We will support different attention approaches. [Candle](https://github.com/huggingface/candle) provides us a brought varierty on existing implementations. 

| Type                  | From where                                                                                        |  
|-----------------------|---------------------------------------------------------------------------------------------------|
| SelfAttention         | Integrated- [here](https://github.com/huggingface/candle/blob/main/candle-transformers/src/models/wuerstchen/attention_processor.rs) for one input sequence. Depending on the implementation it is also called a *dot product attention* or *global attention*.| 
| CrossAttention (aka Co-Attention)       | Not Integrated so far - [here](https://github.com/huggingface/candle/blob/main/candle-transformers/src/models/stable_diffusion/attention.rs) for multiple input sequences | 
| CausalSelfAttention   | Not Integrated so far - [here](https://github.com/huggingface/candle/blob/main/candle-transformers/src/models/llama2_c.rs) for parts of one or multiple input sequences e.g., only all token before the present.
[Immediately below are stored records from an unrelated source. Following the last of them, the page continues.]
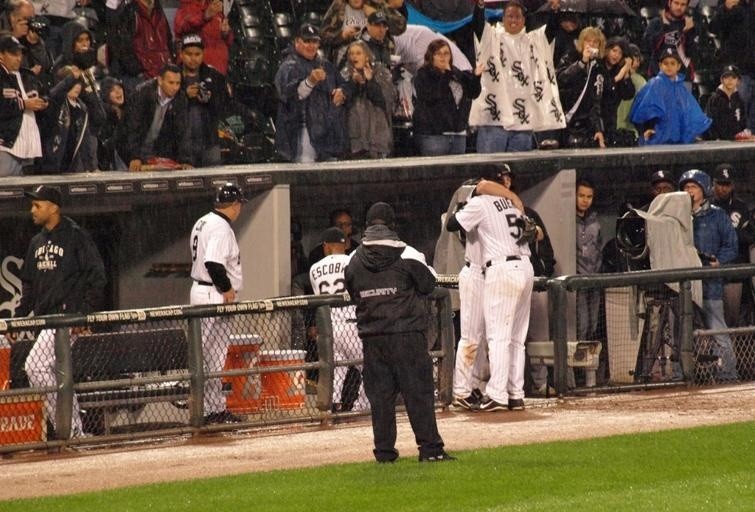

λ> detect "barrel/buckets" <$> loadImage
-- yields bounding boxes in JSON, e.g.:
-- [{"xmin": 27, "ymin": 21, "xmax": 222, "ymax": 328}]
[
  {"xmin": 221, "ymin": 330, "xmax": 262, "ymax": 410},
  {"xmin": 1, "ymin": 333, "xmax": 14, "ymax": 393},
  {"xmin": 260, "ymin": 348, "xmax": 308, "ymax": 411},
  {"xmin": 1, "ymin": 391, "xmax": 49, "ymax": 454}
]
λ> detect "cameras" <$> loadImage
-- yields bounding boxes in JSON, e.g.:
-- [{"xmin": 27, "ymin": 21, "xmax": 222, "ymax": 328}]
[
  {"xmin": 588, "ymin": 47, "xmax": 600, "ymax": 58},
  {"xmin": 196, "ymin": 81, "xmax": 210, "ymax": 103}
]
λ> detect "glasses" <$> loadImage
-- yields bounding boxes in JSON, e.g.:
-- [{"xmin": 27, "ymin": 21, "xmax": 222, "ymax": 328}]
[{"xmin": 434, "ymin": 52, "xmax": 450, "ymax": 56}]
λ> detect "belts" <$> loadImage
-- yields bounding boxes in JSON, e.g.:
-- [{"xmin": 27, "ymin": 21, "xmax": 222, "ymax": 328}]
[
  {"xmin": 487, "ymin": 255, "xmax": 521, "ymax": 267},
  {"xmin": 198, "ymin": 280, "xmax": 214, "ymax": 286},
  {"xmin": 465, "ymin": 261, "xmax": 470, "ymax": 267}
]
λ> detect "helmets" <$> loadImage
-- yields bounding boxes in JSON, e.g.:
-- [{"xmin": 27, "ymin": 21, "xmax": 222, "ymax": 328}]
[
  {"xmin": 678, "ymin": 170, "xmax": 712, "ymax": 198},
  {"xmin": 472, "ymin": 165, "xmax": 498, "ymax": 181},
  {"xmin": 216, "ymin": 183, "xmax": 248, "ymax": 203},
  {"xmin": 496, "ymin": 164, "xmax": 511, "ymax": 179}
]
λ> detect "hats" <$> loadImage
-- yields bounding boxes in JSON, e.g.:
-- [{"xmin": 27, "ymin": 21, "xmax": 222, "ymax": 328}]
[
  {"xmin": 367, "ymin": 203, "xmax": 396, "ymax": 227},
  {"xmin": 659, "ymin": 47, "xmax": 678, "ymax": 62},
  {"xmin": 182, "ymin": 33, "xmax": 203, "ymax": 51},
  {"xmin": 712, "ymin": 164, "xmax": 735, "ymax": 183},
  {"xmin": 0, "ymin": 34, "xmax": 25, "ymax": 52},
  {"xmin": 368, "ymin": 10, "xmax": 388, "ymax": 26},
  {"xmin": 721, "ymin": 65, "xmax": 741, "ymax": 79},
  {"xmin": 651, "ymin": 170, "xmax": 675, "ymax": 185},
  {"xmin": 23, "ymin": 185, "xmax": 63, "ymax": 207},
  {"xmin": 317, "ymin": 227, "xmax": 346, "ymax": 248},
  {"xmin": 298, "ymin": 22, "xmax": 320, "ymax": 42}
]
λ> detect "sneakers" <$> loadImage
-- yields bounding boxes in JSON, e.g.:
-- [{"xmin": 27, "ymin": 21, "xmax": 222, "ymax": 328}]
[
  {"xmin": 532, "ymin": 384, "xmax": 556, "ymax": 395},
  {"xmin": 419, "ymin": 452, "xmax": 458, "ymax": 461},
  {"xmin": 206, "ymin": 409, "xmax": 242, "ymax": 424},
  {"xmin": 452, "ymin": 387, "xmax": 525, "ymax": 411}
]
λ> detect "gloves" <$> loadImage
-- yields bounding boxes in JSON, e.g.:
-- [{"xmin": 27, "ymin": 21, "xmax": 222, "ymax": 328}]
[{"xmin": 521, "ymin": 215, "xmax": 536, "ymax": 240}]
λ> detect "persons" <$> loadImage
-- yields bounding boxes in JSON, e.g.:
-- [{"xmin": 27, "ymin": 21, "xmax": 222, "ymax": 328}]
[
  {"xmin": 187, "ymin": 183, "xmax": 249, "ymax": 431},
  {"xmin": 343, "ymin": 200, "xmax": 460, "ymax": 462},
  {"xmin": 292, "ymin": 162, "xmax": 754, "ymax": 423},
  {"xmin": 2, "ymin": 0, "xmax": 754, "ymax": 176},
  {"xmin": 2, "ymin": 182, "xmax": 110, "ymax": 452}
]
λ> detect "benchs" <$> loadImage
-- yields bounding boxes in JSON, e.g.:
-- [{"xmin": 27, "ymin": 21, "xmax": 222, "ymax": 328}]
[{"xmin": 9, "ymin": 328, "xmax": 232, "ymax": 436}]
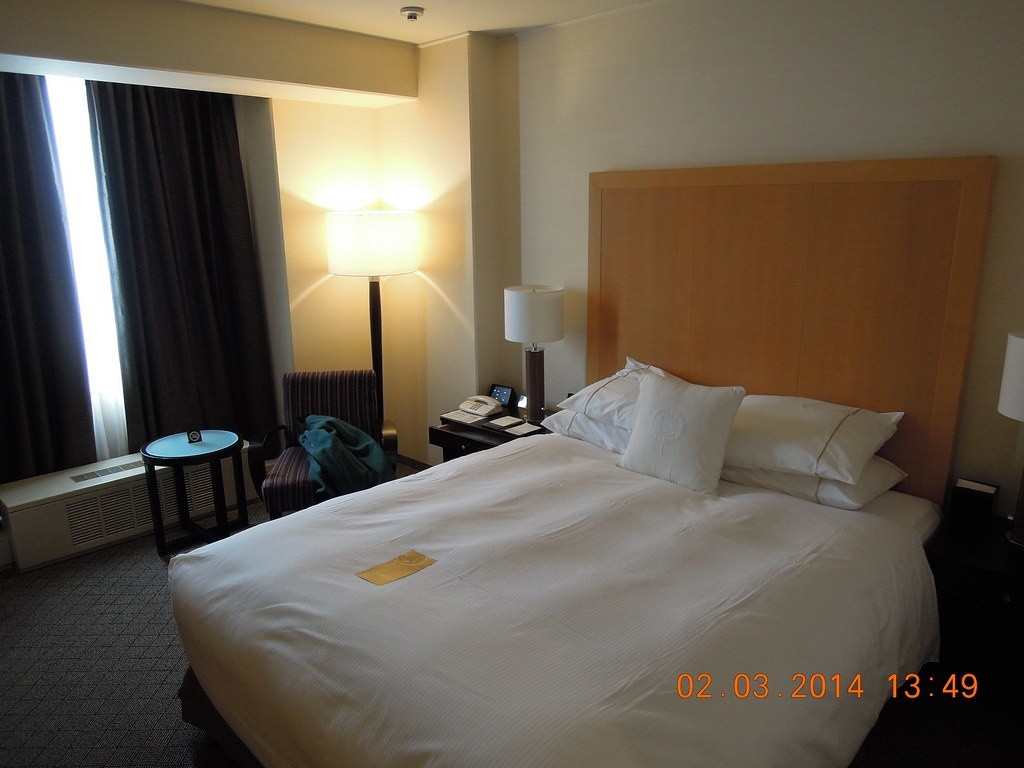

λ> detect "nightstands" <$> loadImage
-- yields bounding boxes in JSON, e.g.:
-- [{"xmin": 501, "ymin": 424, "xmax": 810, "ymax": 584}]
[
  {"xmin": 922, "ymin": 511, "xmax": 1024, "ymax": 681},
  {"xmin": 428, "ymin": 407, "xmax": 559, "ymax": 465}
]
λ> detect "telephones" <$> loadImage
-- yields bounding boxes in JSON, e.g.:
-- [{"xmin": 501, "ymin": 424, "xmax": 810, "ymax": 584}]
[{"xmin": 458, "ymin": 393, "xmax": 503, "ymax": 417}]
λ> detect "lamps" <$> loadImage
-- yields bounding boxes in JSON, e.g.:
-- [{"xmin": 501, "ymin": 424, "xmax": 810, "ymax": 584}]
[
  {"xmin": 987, "ymin": 332, "xmax": 1024, "ymax": 545},
  {"xmin": 326, "ymin": 211, "xmax": 428, "ymax": 455},
  {"xmin": 505, "ymin": 284, "xmax": 566, "ymax": 421}
]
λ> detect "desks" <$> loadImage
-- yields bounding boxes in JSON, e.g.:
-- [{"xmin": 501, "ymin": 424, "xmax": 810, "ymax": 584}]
[{"xmin": 140, "ymin": 429, "xmax": 249, "ymax": 558}]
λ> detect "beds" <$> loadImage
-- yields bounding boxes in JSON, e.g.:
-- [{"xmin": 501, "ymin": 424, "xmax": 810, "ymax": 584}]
[{"xmin": 167, "ymin": 429, "xmax": 940, "ymax": 757}]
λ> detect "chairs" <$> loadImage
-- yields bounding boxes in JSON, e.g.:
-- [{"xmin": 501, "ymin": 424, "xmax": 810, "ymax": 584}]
[{"xmin": 262, "ymin": 370, "xmax": 396, "ymax": 513}]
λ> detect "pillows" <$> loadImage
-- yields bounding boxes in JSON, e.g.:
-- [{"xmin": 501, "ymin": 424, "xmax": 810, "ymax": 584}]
[
  {"xmin": 557, "ymin": 357, "xmax": 690, "ymax": 430},
  {"xmin": 721, "ymin": 394, "xmax": 905, "ymax": 485},
  {"xmin": 540, "ymin": 410, "xmax": 633, "ymax": 459},
  {"xmin": 712, "ymin": 455, "xmax": 909, "ymax": 510},
  {"xmin": 616, "ymin": 373, "xmax": 746, "ymax": 496}
]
Depending on the implementation also called *local attention*. | 
| MultiHeadAttention   | Not Integrated so far - [here](https://github.com/huggingface/candle/blob/main/candle-transformers/src/models/segment_anything/transformer.rs) for multiple concerns/ questions | 
| MultiQueryAttention   | Not Integrated so far - [here](https://github.com/huggingface/candle/blob/main/candle-transformers/src/models/chatglm.rs) for multiple concerns/ questions but knowing the other concerns/ questions | 
| GroupQueryAttention   | Not Integrated so far - [here](https://github.com/huggingface/candle/blob/main/candle-transformers/src/models/quantized_mpt.rs) for building logical groups between the questions | 


*Terms*:
- Heads: amount on parallel questions on a given stream.
- Contexts: amount of parallel streams.
- Temporal: Time.
- Spatial: Dimensionality. 

*Note: All attention should be available for multiple dimensions. This includes spatial transformer which acts in >= 2D space (=spatial) as required for CNN applications.*

More complex models mappes as own layer:
- https://arxiv.org/html/2312.06635v3
    * [here](https://github.com/huggingface/candle/blob/main/candle-transformers/src/models/rwkv_v6.rs)